日本全体のふるさと納税のメリットはコレだ

先にコレを書いておきたい。
ふるさと納税には意味がないという人もいるが、政府がいくらしたくてもできないことをひとつ実現している。それは

確実な地方の消費の拡大

です。いくらスーパーフライデー設定して消費拡大叫ぼうが誰も付いてこない。なんとか手当ばらまいても将来の不安から貯蓄に回れば全然意味がない。しかしふるさと納税は確実に消費に結びついている。しかも「地方の消費」に直結している。2016年度の寄付総額が前年度の約2倍に当たる3000億円といわれているので、うち3割が消費に回ると600億円の消費が発生したことになるんですよ。後述のように実際には返礼品不要のものが大人気だからこの額はないと思いますがそれでも大きいです。

政府がいくら減税しようがなかなか消費拡大には発展しない。ふるさと納税は「都市部の税金で地方の名産品を買う」という流れなら地方の小売り業者にお金が入る。税金を地方に還元しても、その地方の土建屋に回るならたまったもんじゃないが、農家や商店や漁業者にお金が落ちるならいいという人もたくさんいるはずだと思うんですよ。

本当に返礼品目当てでふるさと納税しているのかな

「税金はもともとその地域で集めて使うのが鉄則だからふるさと納税はやめるべき」という人がいる。が、そもそもふるさと納税が盛んになってきたのは、「返礼品がもらえる」というより「税金がナニに使われてるのかよくわからない。だったら自分で」みたいなのが絶対あると思う。
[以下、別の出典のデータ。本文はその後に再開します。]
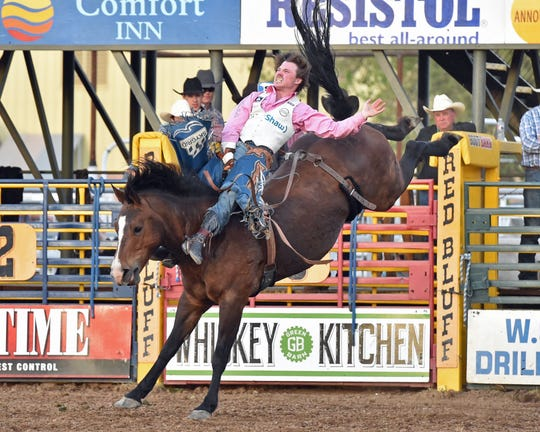 Bareback rider Connor Hamilton leads in his event at the Red Bluff Round-Up after the first performance Friday at the Tehama District Fair grounds. The Calgary, Alberta, cowboy began riding bucking horses five years ago, trading in his hockey stick for a bareback rigging.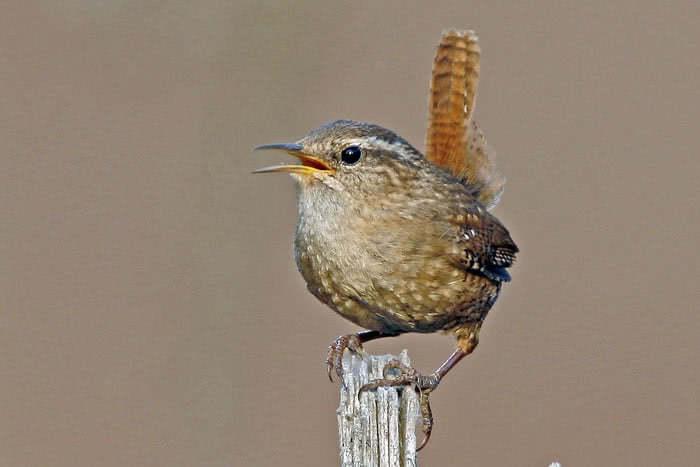 Vogelwarte Ch Zaunkonig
自分のブログで昨年一番アクセスのあったのがこれです。

年収500万円で妻と子供2人の場合で40000円!! そうだ。熊本の自治体にふるさと納税しよう

このページだけで50万PV超え!!
ブログ書いて良かった。拡散していただいた皆さま、ありがとうございます。

舛添元都知事の豪華海外旅行が明らかになり、こんな遊びにジャブジャブと税金使われるくらいなら、ちょうど熊本の震災が起きたばかりなのでみんなで被災地にふるさと納税すればいいと思いついて書いたのだが、どんどんパクって広めてくださいっていったらみなさんも応じてくれて、Yahoo!のトップニュースもパクってくれた(リンクしてくれたよ)。テレビも遅ればせながら追随してくれた。
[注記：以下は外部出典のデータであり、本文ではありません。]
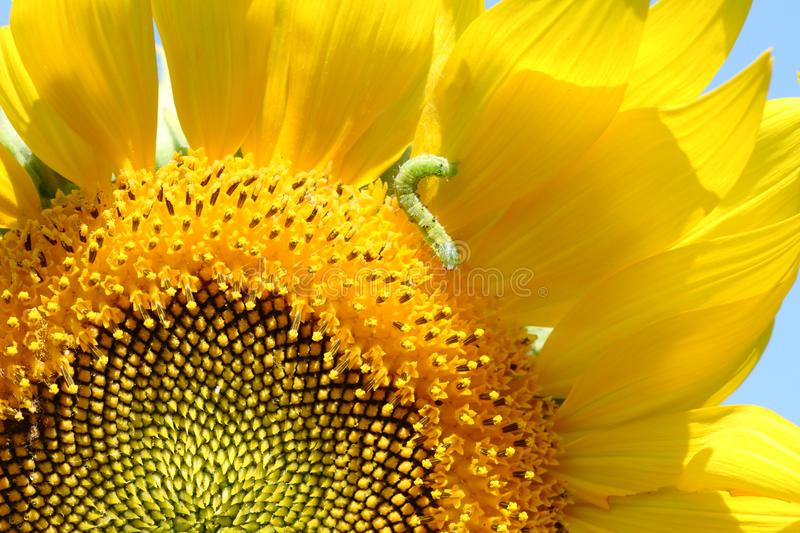 Closeup green worm eating petal of yellow sunflower stock image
ふるさと納税1・6倍に 地震被害の熊本は131倍、宮崎牛返礼の都城は2位

自治体別では、4月の地震で大きな被害を受けた熊本県への寄付が前年同期の131倍に急増し首位で、熊本市も3位。宮崎県都城市など返礼品が人気の自治体も上位に並んだ。

結果、昨年の熊本県への寄付が第1位!!

熊本県は45億4千万円。熊本市も59倍の21億8千万円。被災地向けでは寄付をした人が返礼品を受け取らない場合も多い

とありまして、熊本県は1位だが、熊本市や周辺の市町村に寄付した人もたくさんいるはず。熊本県全体の自治体に寄せられた総額はエラい金額になっててぶっちぎりで1位だと推定できますよね。